Here are the basics, there are a whole lot of things to consider but these are the simplest things:
1. Water flows downhill. It will not flow from the plains up and over a mountain chain to some other plains area.
2. Lots of rivers and streams flow into a lake but there is only one that flows out. That one might have some little delta-like thing branching at the start but they will join up to form one river channel and the area with the softest dirt to cut into or the steepest angle to flow down will eventually win out producing one outflowing channel. The known exceptions are: an endorheic basin which forms below sea level so therefore has no outflow; and a crater lake.
3. Rivers wander all over the place and vary in width...flat = fat (generally).

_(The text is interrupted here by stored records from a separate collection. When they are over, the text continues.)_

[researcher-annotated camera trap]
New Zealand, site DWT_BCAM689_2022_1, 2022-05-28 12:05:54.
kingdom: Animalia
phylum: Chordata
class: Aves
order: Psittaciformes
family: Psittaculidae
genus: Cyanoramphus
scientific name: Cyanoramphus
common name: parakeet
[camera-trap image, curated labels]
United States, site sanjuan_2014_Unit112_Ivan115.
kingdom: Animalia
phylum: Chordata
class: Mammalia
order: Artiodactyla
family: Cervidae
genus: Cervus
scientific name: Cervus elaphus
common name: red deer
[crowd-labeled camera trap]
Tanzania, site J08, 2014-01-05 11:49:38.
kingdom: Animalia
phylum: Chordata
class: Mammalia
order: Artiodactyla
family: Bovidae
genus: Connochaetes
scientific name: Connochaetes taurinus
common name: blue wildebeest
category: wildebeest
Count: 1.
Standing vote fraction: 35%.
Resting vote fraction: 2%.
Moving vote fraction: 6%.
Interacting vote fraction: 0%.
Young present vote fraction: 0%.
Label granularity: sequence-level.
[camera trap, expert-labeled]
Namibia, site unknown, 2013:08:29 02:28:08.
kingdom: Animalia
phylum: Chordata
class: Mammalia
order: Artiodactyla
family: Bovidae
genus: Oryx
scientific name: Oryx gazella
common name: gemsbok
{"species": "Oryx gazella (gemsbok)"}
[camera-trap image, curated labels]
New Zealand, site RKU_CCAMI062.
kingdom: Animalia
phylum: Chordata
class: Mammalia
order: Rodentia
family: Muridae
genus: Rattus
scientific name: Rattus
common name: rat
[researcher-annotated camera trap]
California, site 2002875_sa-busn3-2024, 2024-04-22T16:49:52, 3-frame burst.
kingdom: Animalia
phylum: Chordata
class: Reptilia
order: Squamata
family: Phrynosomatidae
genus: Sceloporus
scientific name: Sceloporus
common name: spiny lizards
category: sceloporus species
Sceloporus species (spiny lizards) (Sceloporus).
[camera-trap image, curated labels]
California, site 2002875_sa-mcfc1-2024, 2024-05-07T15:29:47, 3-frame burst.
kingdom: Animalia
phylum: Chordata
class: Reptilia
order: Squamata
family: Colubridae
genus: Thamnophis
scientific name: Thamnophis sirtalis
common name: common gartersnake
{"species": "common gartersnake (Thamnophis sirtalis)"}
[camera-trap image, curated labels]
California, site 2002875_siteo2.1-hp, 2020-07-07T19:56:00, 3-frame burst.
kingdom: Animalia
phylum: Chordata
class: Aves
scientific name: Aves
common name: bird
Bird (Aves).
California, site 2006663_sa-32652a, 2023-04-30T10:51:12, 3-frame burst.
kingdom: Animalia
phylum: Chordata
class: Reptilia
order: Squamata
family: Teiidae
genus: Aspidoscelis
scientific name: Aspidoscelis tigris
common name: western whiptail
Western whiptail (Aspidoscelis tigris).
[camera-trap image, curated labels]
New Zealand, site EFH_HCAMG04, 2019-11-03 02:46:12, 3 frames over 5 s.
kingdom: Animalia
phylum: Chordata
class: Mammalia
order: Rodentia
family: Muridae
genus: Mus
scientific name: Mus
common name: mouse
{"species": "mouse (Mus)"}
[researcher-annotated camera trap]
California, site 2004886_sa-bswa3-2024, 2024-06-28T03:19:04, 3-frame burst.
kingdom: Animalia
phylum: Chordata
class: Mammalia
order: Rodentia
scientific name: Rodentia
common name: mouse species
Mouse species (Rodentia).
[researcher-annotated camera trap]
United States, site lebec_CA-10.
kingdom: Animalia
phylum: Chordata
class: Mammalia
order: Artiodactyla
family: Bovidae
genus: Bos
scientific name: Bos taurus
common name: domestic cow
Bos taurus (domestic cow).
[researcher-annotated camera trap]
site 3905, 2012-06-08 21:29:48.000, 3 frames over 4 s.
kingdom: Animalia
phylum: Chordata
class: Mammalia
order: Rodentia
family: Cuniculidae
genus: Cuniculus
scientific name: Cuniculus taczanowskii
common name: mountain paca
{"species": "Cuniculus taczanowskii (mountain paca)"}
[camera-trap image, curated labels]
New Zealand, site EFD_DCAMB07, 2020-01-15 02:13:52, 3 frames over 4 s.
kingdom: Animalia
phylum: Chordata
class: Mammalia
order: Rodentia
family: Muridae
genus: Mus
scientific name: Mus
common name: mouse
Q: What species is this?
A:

4. Rivers don't split and stay split except in deltas. They may go around a more dense chunk of rock to form and island but they rejoin rather quickly. The reason that they don't rejoin in deltas is that the area is too flat so they wander around like tweens at a sock-hop and they dump into the ocean before they can get a chance to rejoin. This is the biggest thing that people mess up. They usually make these giant deltas and forget about scale. We try to encourage the analogy of a tree - put the branches in the mountains, put the trunk on the plains, and put some tiny tiny roots near the coast.
5. Rivers do not flow so that they connect two oceans or two separate parts of the same ocean. You could have a man-made canal, though.
6. Don't rely on "magic" to explain things away - that's bad physics and would require so much power that only a god could maintain it.